* _TASK REQUIREMENTS_
Look below for the line with "Beautiful young woman."; begin the copy there and stop after the line with "Wooden Fat Timber", keeping the text exact and the pictures out.

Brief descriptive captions

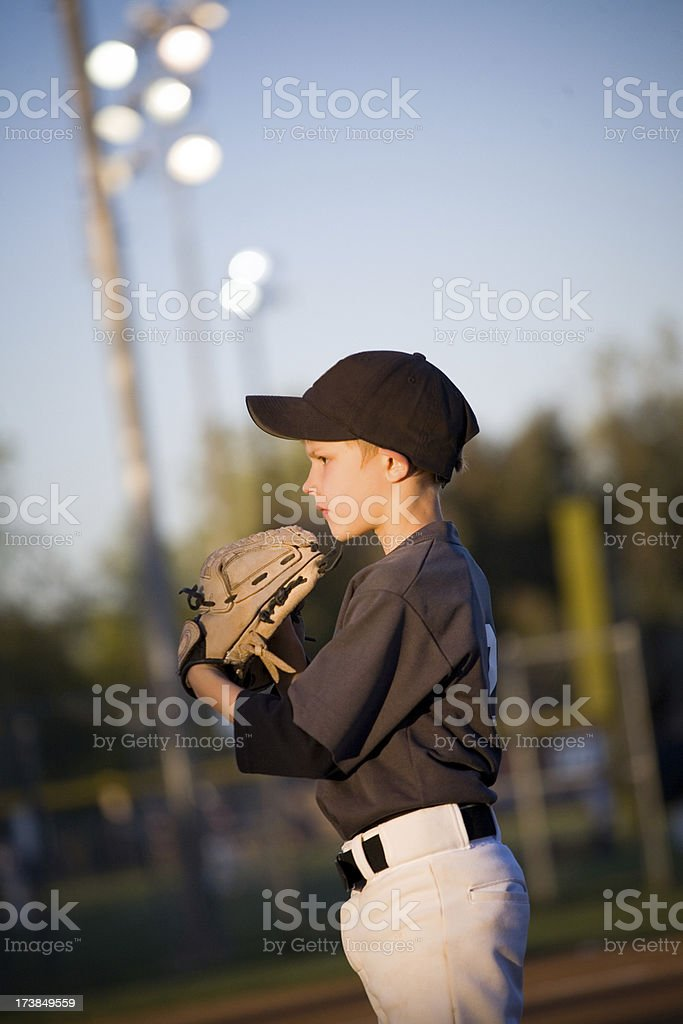 young baseball pitcher with stadium lights royalty-free stock photo
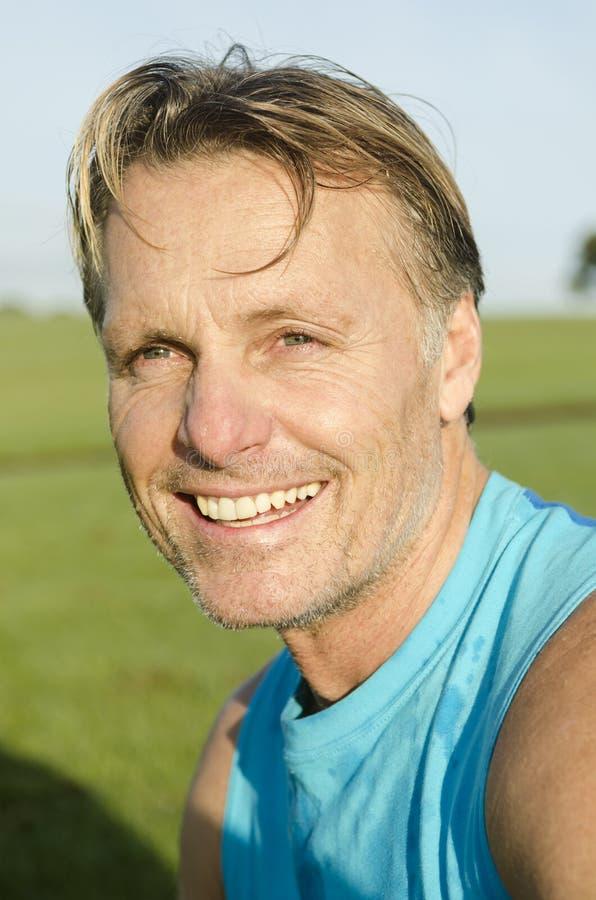 Happy smiling sportsman royalty free stock photo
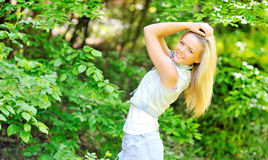 Beautiful young woman. Posing outdoors royalty free stock image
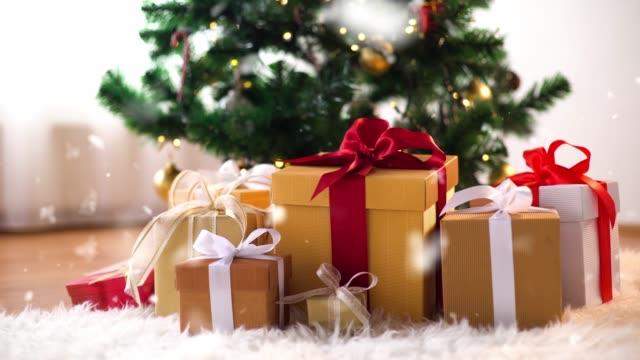 gift boxes on sheepskin near christmas tree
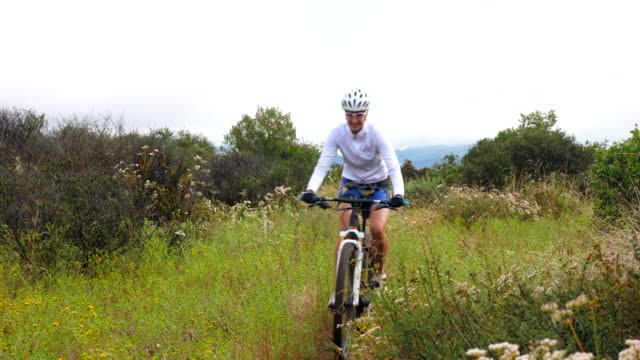 ms mature women riding across meadow during early morning mountain bike ride - bicycle trail outdoor sports stock videos & royalty-free footage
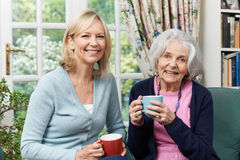 Woman Taking Time To Visit Senior Female Neighbor And Talk Royalty Free Stock Photo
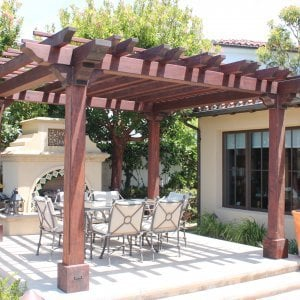 """Custom Wooden Fat Timber Pergola (Options: 15' L x 15' W, Old Growth Redwood, Include Wiring Trim for 1 Post, Open Roof with Slats at 18"""" Rafters at 18"""" Roof Support Timbers, No Anchor Kit, No Ceiling Fan Base, No Privacy Panels, No Curtain Rods, 11ft 6in Post Height square to outside corners, Include enough overhang to go to full 15 ft square roof size., Coffee-Stain Premium Sealant). Photo Courtesy of Bruce K. of Newport Coast, CA."""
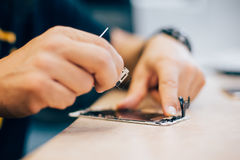 Technician repair faulty mobile phone in electronic smartphone t. Echnology service. Cellphone technology device maintenance engineer Royalty Free Stock Images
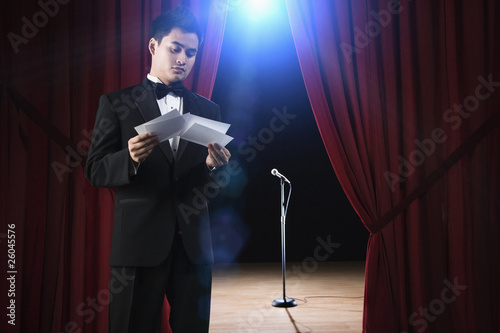 Asian man in tuxedo reviewing notecards backstage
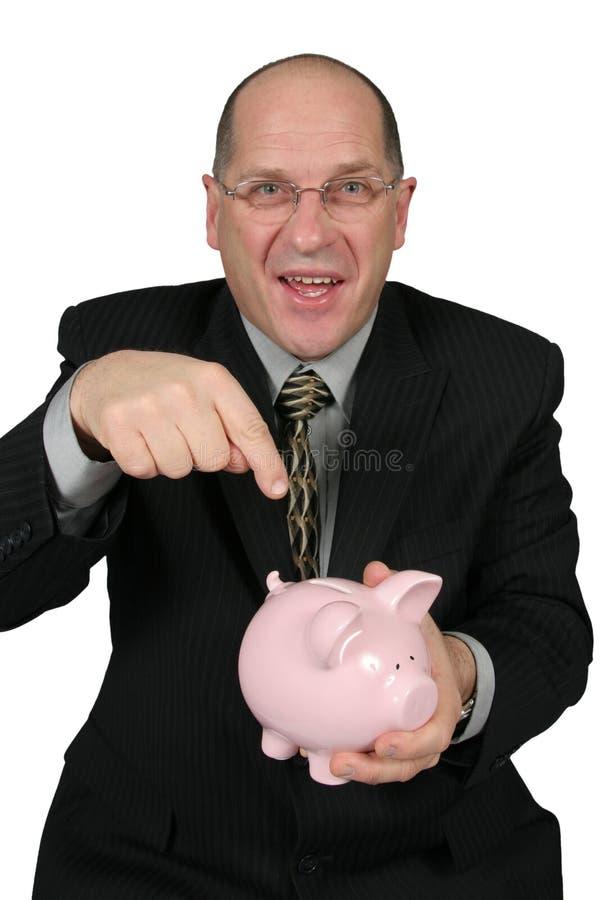 Homem de negócio que aponta ao banco Piggy fotos de stock royalty free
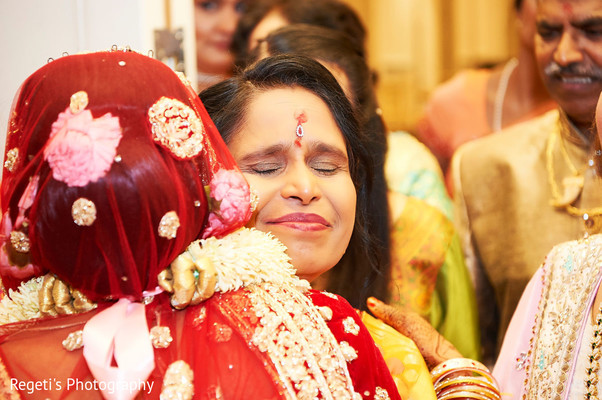 Emotional moment between Indian bride and guest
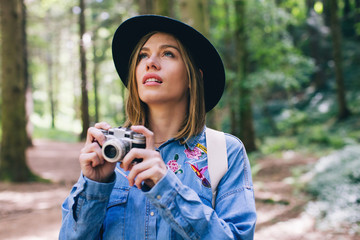 Young woman taking photos with vintage camera in the woods.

* _EXERCISE OUTPUT_
 Beautiful young woman. Posing outdoors royalty free stock image
 gift boxes on sheepskin near christmas tree
 ms mature women riding across meadow during early morning mountain bike ride - bicycle trail outdoor sports stock videos & royalty-free footage
 Woman Taking Time To Visit Senior Female Neighbor And Talk Royalty Free Stock Photo
 """Custom Wooden Fat Timber Pergola (Options: 15' L x 15' W, Old Growth Redwood, Include Wiring Trim for 1 Post, Open Roof with Slats at 18"""" Rafters at 18"""" Roof Support Timbers, No Anchor Kit, No Ceiling Fan Base, No Privacy Panels, No Curtain Rods, 11ft 6in Post Height square to outside corners, Include enough overhang to go to full 15 ft square roof size., Coffee-Stain Premium Sealant). Photo Courtesy of Bruce K. of Newport Coast, CA."""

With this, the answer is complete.